DEFINISI OPERASIONAL KLB
Suatu wilayah dinyatakan KLB Difteri jika ditemukan minimal 1 Suspek Difteri.
KEBIJAKAN
- Satu suspek Difteri dinyatakan sebagai Kejadian Luar Biasa (KLB) dan harus dilakukan penyelidikan dan penanggulangan sesegera mungkin untuk menghentikan penularan dan mencegah komplikasi dan kematian.

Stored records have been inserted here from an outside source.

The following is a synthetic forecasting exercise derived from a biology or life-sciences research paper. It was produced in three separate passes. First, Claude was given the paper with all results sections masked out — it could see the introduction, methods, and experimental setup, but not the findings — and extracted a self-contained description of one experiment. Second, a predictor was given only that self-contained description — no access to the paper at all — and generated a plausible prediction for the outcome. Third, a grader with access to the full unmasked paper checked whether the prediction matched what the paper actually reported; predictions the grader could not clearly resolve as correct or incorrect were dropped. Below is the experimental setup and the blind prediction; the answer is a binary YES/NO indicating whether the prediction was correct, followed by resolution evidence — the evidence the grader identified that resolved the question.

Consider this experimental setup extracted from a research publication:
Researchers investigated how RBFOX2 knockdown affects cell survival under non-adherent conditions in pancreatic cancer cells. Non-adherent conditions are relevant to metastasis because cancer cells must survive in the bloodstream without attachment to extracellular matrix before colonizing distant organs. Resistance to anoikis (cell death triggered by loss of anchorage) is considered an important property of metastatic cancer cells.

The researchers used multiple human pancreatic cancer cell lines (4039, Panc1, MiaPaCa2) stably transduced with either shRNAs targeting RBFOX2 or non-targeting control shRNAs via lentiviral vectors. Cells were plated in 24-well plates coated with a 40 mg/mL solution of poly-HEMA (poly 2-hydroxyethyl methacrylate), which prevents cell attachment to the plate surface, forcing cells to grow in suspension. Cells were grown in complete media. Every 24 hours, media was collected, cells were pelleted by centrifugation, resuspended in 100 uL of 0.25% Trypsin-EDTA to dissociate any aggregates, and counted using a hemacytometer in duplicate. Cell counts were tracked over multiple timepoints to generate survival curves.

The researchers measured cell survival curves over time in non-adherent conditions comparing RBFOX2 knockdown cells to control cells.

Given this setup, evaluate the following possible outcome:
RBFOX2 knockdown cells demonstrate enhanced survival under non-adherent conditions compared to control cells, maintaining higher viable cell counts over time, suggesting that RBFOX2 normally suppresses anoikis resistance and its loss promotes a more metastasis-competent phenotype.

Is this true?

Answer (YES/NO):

- Dilakukan tatalaksana kasus di Rumah Sakit dengan menerapkan prinsip kewaspadaan standar, seperti menjaga kebersihan tangan, penempatan kasus di ruang isolasi, dan mengurangi kontak kasus dengan orang lain
- Setiap suspek difteri dilakukan pemeriksaan laboratorium.
- Setiap suspek difteri dilakukan ORI (respon pemberian imunisasi pada KLB) sesegera mungkin, pada lokasi kejadian dengan sasaran sesuai kajian epidemiologi.
- Laporan kasus difteri dilakukan dalam 24 jam secara berjenjang ke Ditjen P2P cq. Subdit Surveilans.
STRATEGI PENCEGAHAN DAN PENGENDALIAN KLB DIFTERI
- Penguatan imunisasi rutin Difteri sesuai dengan program imunisasi nasional.
- Penemuan dan penatalaksanaan dini kasus Difteri.
- Semua kasus Difteri harus dilakukan penyelidikan epidemiologi.
- Semua kasus Difteri dirujuk ke Rumah Sakit dan dirawat di ruang isolasi.
- Pengambilan spesimen dari kasus dan kasus kontak erat kemudian dikirim ke laboratorium rujukan Difteri untuk dilakukan pemeriksaan kultur atau PCR.
- Menghentikan transmisi Difteri dengan pemberian prophilaksis terhadap kontak dan karier.
- Melakukan Outbreak Response Immunization (ORI) di daerah KLB Difteri.
Keberhasilan pengendalian penyakit Difteri dipengaruhi kesadaran masyarakat dalam mendapatkan dan melengkapi imunisasi. Selain itu peran dari tenaga kesehatan dalam menjaga kualitas manajemen rantai vaksin dan pelayanan imunisasi turut mempengaruhi. Bila hal ini tidak berjalan baik maka akan terjadi Gap Immunity di populasi dan akan menimbulkan KLB bahkan dapat menimbulkan wabah.
Surveilans Difteri yang didukung laboratorium harus dapat mendeteksi dini terjadinya KLB di masyarakat agar dapat diketahui penyebab terjadi KLB, untuk menghasilkan rekomendasi penanggulangan yang tepat.
Upaya-upaya di atas sangat memerlukan dukungan politis dan penyediaan sumber daya yang memadai dari pemerintah daerah serta komitmen dari tenaga kesehatan untuk melaksanakan upaya tersebut dengan penuh tanggung jawab.